WORK TO COMPLETE:
Repeat every record below exactly as it appears.

[A run of records]
— start —

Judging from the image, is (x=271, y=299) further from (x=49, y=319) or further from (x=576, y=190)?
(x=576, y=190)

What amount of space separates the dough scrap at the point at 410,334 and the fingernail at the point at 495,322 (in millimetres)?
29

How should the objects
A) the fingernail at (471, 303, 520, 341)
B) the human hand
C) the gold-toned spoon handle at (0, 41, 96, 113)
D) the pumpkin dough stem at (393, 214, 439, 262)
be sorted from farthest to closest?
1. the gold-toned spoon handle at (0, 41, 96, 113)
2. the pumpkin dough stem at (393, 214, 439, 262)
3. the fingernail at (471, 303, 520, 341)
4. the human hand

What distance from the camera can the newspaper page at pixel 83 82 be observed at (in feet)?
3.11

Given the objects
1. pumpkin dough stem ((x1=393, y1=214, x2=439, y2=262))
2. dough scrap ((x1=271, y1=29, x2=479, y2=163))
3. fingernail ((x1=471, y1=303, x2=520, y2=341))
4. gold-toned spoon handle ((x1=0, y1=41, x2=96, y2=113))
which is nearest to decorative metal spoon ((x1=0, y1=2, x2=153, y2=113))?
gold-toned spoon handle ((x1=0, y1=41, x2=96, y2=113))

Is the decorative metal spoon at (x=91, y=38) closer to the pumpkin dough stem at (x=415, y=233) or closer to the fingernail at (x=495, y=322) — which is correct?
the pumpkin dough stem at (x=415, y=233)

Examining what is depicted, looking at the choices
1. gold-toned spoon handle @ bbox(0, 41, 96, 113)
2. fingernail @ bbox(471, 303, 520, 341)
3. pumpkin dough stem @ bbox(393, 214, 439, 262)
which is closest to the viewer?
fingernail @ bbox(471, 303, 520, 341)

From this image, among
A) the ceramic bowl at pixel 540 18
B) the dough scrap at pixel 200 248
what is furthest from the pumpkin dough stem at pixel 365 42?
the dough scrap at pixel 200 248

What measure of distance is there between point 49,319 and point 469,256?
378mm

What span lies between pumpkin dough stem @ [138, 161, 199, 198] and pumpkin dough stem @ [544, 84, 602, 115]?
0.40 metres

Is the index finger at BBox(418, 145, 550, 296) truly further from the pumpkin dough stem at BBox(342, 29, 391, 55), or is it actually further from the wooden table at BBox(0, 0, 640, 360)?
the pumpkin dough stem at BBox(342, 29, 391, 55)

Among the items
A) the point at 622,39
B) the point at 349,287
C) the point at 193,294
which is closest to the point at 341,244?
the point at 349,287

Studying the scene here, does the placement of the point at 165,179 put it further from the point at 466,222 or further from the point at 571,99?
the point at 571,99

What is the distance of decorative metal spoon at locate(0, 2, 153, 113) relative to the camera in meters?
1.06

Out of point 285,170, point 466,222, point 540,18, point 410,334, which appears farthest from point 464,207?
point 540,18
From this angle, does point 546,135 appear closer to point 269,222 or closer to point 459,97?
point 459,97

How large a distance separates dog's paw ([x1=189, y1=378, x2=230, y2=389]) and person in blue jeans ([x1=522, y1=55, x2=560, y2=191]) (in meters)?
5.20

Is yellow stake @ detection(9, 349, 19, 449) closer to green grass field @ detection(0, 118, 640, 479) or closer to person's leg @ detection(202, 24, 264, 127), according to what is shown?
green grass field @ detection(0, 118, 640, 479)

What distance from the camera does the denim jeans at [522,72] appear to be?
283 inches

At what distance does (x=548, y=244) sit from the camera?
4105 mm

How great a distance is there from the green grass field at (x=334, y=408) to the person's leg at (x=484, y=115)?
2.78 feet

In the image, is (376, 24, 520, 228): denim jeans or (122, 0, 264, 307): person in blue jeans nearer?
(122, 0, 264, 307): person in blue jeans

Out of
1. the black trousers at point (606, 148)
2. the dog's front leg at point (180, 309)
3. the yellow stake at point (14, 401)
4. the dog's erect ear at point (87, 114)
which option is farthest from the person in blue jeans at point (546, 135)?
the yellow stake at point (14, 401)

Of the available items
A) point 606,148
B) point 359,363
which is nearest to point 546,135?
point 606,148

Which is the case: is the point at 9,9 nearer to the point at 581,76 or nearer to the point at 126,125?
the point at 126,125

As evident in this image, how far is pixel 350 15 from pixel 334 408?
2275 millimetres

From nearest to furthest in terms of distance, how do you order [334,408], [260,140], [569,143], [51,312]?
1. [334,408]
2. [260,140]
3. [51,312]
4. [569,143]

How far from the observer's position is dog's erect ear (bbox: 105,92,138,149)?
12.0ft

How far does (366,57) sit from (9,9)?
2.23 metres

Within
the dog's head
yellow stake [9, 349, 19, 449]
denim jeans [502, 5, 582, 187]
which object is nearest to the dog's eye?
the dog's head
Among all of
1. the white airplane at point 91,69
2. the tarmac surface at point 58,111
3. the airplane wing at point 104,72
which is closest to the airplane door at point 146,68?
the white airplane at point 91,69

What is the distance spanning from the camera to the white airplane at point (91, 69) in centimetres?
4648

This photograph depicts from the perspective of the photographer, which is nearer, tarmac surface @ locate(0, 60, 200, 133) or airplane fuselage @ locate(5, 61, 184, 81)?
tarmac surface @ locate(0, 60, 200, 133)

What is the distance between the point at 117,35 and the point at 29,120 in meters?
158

— end —

EXERCISE ANSWER:
Judging from the image, is (x=271, y=299) further from (x=49, y=319) or further from (x=576, y=190)?
(x=576, y=190)

What amount of space separates the dough scrap at the point at 410,334 and the fingernail at the point at 495,322 (in millimetres)?
29

How should the objects
A) the fingernail at (471, 303, 520, 341)
B) the human hand
C) the gold-toned spoon handle at (0, 41, 96, 113)
D) the pumpkin dough stem at (393, 214, 439, 262)
be sorted from farthest to closest?
1. the gold-toned spoon handle at (0, 41, 96, 113)
2. the pumpkin dough stem at (393, 214, 439, 262)
3. the fingernail at (471, 303, 520, 341)
4. the human hand

What distance from the camera can the newspaper page at pixel 83 82 be observed at (in feet)?
3.11

Given the objects
1. pumpkin dough stem ((x1=393, y1=214, x2=439, y2=262))
2. dough scrap ((x1=271, y1=29, x2=479, y2=163))
3. fingernail ((x1=471, y1=303, x2=520, y2=341))
4. gold-toned spoon handle ((x1=0, y1=41, x2=96, y2=113))
which is nearest to decorative metal spoon ((x1=0, y1=2, x2=153, y2=113))?
gold-toned spoon handle ((x1=0, y1=41, x2=96, y2=113))

Is the decorative metal spoon at (x=91, y=38) closer to the pumpkin dough stem at (x=415, y=233) or closer to the fingernail at (x=495, y=322) — which is correct?
the pumpkin dough stem at (x=415, y=233)

Examining what is depicted, looking at the choices
1. gold-toned spoon handle @ bbox(0, 41, 96, 113)
2. fingernail @ bbox(471, 303, 520, 341)
3. pumpkin dough stem @ bbox(393, 214, 439, 262)
which is closest to the viewer?
fingernail @ bbox(471, 303, 520, 341)

From this image, among
A) the ceramic bowl at pixel 540 18
B) the dough scrap at pixel 200 248
what is furthest from the pumpkin dough stem at pixel 365 42?
the dough scrap at pixel 200 248

What measure of distance is there between point 49,319 and point 469,256?
378mm

What span lies between pumpkin dough stem @ [138, 161, 199, 198] and pumpkin dough stem @ [544, 84, 602, 115]?
0.40 metres

Is the index finger at BBox(418, 145, 550, 296) truly further from the pumpkin dough stem at BBox(342, 29, 391, 55), or is it actually further from the wooden table at BBox(0, 0, 640, 360)?
the pumpkin dough stem at BBox(342, 29, 391, 55)

Among the items
A) the point at 622,39
B) the point at 349,287
C) the point at 193,294
which is closest to the point at 341,244?
the point at 349,287

Studying the scene here, does the placement of the point at 165,179 put it further from the point at 466,222 or further from the point at 571,99?
the point at 571,99

What is the distance of decorative metal spoon at locate(0, 2, 153, 113) relative to the camera in meters?
1.06

Out of point 285,170, point 466,222, point 540,18, point 410,334, which appears farthest from point 464,207?
point 540,18
From this angle, does point 546,135 appear closer to point 269,222 or closer to point 459,97?
point 459,97

How large a distance separates dog's paw ([x1=189, y1=378, x2=230, y2=389]) and person in blue jeans ([x1=522, y1=55, x2=560, y2=191]) (in meters)?
5.20

Is yellow stake @ detection(9, 349, 19, 449) closer to green grass field @ detection(0, 118, 640, 479) or closer to person's leg @ detection(202, 24, 264, 127), according to what is shown?
green grass field @ detection(0, 118, 640, 479)

What distance from the camera does the denim jeans at [522,72] appear to be?
283 inches

At what distance does (x=548, y=244) sit from the camera?
4105 mm

How great a distance is there from the green grass field at (x=334, y=408) to the person's leg at (x=484, y=115)?
2.78 feet

In the image, is (376, 24, 520, 228): denim jeans or (122, 0, 264, 307): person in blue jeans nearer?
(122, 0, 264, 307): person in blue jeans

Out of
1. the black trousers at point (606, 148)
2. the dog's front leg at point (180, 309)
3. the yellow stake at point (14, 401)
4. the dog's erect ear at point (87, 114)
which option is farthest from the person in blue jeans at point (546, 135)?
the yellow stake at point (14, 401)

Of the available items
A) point 606,148
B) point 359,363
which is nearest to point 546,135?
point 606,148

Which is the case: is the point at 9,9 nearer to the point at 581,76 or nearer to the point at 126,125?
the point at 126,125

As evident in this image, how far is pixel 350 15 from pixel 334 408?
2275 millimetres

From nearest to furthest in terms of distance, how do you order [334,408], [260,140], [569,143], [51,312]?
1. [334,408]
2. [260,140]
3. [51,312]
4. [569,143]

How far from the observer's position is dog's erect ear (bbox: 105,92,138,149)?
12.0ft

How far does (366,57) sit from (9,9)?
2.23 metres

Within
the dog's head
yellow stake [9, 349, 19, 449]
denim jeans [502, 5, 582, 187]
which object is nearest to the dog's eye?
the dog's head
Among all of
1. the white airplane at point 91,69
2. the tarmac surface at point 58,111
3. the airplane wing at point 104,72
which is closest to the airplane door at point 146,68?
the white airplane at point 91,69

What is the distance spanning from the camera to the white airplane at point (91, 69) in centimetres?
4648

This photograph depicts from the perspective of the photographer, which is nearer, tarmac surface @ locate(0, 60, 200, 133) or airplane fuselage @ locate(5, 61, 184, 81)?
tarmac surface @ locate(0, 60, 200, 133)

What is the distance between the point at 117,35 and the point at 29,120 in meters?
158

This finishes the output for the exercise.